Did this discussion happen on the django-core
mailing list? I didn't see anything about it on django-developers
.
I've no very strong views on using six
, it's a nice library and I used a few of the ideas, but IMO there are points which go against using it directly; for example, because of how Django uses metaclasses, and how with_metaclass
works, we need to distinguish Django's usage from usage in third-party modules. Just grep my sources for "DjangoBase"

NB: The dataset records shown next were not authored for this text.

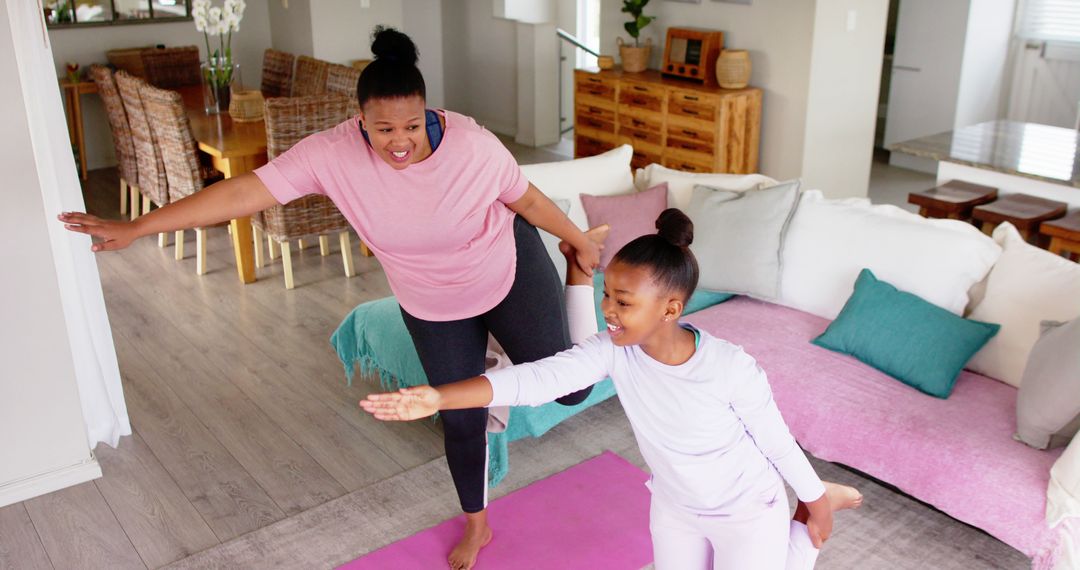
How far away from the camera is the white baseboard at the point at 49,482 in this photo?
3.16 m

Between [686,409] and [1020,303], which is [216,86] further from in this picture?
[686,409]

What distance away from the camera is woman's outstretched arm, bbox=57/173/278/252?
80.0 inches

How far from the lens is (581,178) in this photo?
412cm

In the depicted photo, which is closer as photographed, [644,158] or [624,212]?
[624,212]

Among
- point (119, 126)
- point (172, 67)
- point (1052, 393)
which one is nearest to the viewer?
point (1052, 393)

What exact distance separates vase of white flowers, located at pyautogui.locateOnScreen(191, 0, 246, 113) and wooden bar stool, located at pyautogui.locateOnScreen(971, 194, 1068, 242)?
13.1ft

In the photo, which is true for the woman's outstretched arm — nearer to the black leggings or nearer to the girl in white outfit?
the black leggings

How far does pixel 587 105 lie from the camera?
680cm

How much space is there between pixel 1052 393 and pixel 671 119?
12.6 ft

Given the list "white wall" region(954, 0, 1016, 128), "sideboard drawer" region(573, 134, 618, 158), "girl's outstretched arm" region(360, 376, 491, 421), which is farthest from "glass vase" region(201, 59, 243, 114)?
"white wall" region(954, 0, 1016, 128)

to see what I mean. I actually use a pretty small subsection of six
functionality, and did consider using it in django.utils.six
style, but decided against it.
You could of course keep django.utils.py3
and in it just do from .six import *
followed by any additions or redefinitions which are needed, like n()
.
I also think that using io.StringIO
on 2.x, as I believe six
does, will lead to problems; 2.x io.StringIO
expects only Unicode to be written to it, and that's not what e.g. parts of the stdlib (like json
) do when writing to streams. Example (using Python 2.6):
>>> from io import StringIO >>> fp = StringIO() >>> import json; json.dump({}, fp) Traceback (most recent call last): File "<stdin>", line 1, in <module> File "C:\python26\lib\json\__init__.py", line 181, in dump fp.write(chunk) File "C:\python26\lib\io.py", line 1515, in write s.__class__.__name__) TypeError: can't write str to text stream >>>
By the way, in my repository on GitHub, I've removed the 2.5 compatibility cruft.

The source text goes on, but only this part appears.